Es necesario reivindicar la Política con mayúscula, la política no es simplemente la lucha por el poder, sino el esfuerzo por organizar la convivencia humana. Es el ámbito donde se deliberan las decisiones que afectan a todos y donde se busca construir condiciones justas de vida social

Bernardo Moncada Cárdenas:

«Lo que yo hago es una gota en el medio del océano, pero sin ella, el océano sería más pequeño» Santa Teresa de Calcuta

La política tiene mala fama. Suele asociarse con corrupción, ambición personal o manipulación del poder. Es explicable: la historia reciente ofrece abundantes ejemplos de degradación del ejercicio político. Sin embargo, identificar la política con sus desviaciones equivale a renunciar a uno de los instrumentos más importantes que posee la sociedad para ordenar la vida común.

De esa mala fama nace un fenómeno peligroso: la antipolítica, es decir, el rechazo extremista a la política y a quienes participan en ella; todo político es sospechoso y toda acción pública se presume corrupta. Pero la antipolítica encierra una paradoja: cuando se abandona la política, la vida pública queda precisamente en manos de quienes buscan sus propios intereses.
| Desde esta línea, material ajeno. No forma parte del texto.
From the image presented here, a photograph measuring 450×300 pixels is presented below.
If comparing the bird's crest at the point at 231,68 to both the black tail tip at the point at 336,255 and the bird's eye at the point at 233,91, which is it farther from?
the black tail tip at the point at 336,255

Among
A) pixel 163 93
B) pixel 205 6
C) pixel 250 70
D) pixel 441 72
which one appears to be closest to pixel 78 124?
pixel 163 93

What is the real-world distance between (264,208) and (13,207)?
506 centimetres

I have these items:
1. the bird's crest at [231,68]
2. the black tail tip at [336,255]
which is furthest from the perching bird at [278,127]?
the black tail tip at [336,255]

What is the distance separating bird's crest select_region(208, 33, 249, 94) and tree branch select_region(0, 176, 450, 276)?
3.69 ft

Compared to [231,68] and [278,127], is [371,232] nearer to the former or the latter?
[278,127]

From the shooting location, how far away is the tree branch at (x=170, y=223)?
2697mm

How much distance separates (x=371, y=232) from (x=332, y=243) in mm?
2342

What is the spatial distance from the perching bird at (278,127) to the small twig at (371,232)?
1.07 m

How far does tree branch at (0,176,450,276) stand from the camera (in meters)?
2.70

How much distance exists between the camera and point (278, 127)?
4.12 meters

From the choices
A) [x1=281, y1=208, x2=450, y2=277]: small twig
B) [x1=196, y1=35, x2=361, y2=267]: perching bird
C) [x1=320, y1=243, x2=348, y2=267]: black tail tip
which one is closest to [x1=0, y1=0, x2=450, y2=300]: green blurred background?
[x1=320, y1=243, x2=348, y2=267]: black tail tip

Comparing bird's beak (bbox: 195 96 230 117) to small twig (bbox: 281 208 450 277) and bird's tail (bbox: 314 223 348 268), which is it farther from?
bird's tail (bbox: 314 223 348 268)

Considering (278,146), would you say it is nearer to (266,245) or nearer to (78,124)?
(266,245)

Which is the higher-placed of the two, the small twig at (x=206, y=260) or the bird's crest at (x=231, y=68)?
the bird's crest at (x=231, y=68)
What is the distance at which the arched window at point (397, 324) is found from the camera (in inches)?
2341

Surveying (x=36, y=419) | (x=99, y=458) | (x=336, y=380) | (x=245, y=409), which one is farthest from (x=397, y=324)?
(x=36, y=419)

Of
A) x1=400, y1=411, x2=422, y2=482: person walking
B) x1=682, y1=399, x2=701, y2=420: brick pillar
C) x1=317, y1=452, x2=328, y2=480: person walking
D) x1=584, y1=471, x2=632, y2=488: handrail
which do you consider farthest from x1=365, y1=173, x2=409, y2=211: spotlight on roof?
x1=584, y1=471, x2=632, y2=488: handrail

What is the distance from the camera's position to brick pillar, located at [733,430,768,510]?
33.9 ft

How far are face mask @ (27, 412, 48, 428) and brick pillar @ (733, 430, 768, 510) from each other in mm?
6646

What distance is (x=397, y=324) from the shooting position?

Por eso es necesario reivindicar la Política con mayúscula, la política no es simplemente la lucha por el poder, sino el esfuerzo por organizar la convivencia humana. Es el ámbito donde se deliberan las decisiones que afectan a todos y donde se busca construir condiciones justas de vida social.

La tradición cristiana ha subrayado esta dimensión moral de la política. San Juan Pablo II afirmaba que “la política es una forma eminente de caridad”. Esta frase, tantas veces citada, revela una intuición profunda: cuando la política se orienta al bien de todos, resulta una expresión del amor al prójimo. No se trata de caridad como gesto ocasional de ayuda, ¡sino de caridad social, capaz de transformar las estructuras de la convivencia!

Surge un concepto central: el bien común. La política sólo tiene sentido cuando se orienta hacia él. Y el bien común tiene una condición esencial: si no es común, no es bien. No puede llamarse bien aquello que beneficia únicamente a una facción, a un credo ideológico o a una minoría privilegiada. El bien común es el conjunto de condiciones sociales que permiten a todos vivir con dignidad desarrollando plenamente su persona.

En este punto se distingue la política de la antipolítica. La primera reconoce la necesidad de instituciones, leyes y responsabilidades públicas ordenadas al bien común. La segunda, al destruir la confianza en la vida pública, termina debilitando la posibilidad misma de una sociedad justa.

En la Cuaresma, esta perspectiva adquiere un significado particular. La tradición cristiana recuerda que este tiempo se sostiene en tres prácticas fundamentales: oración, ayuno y caridad.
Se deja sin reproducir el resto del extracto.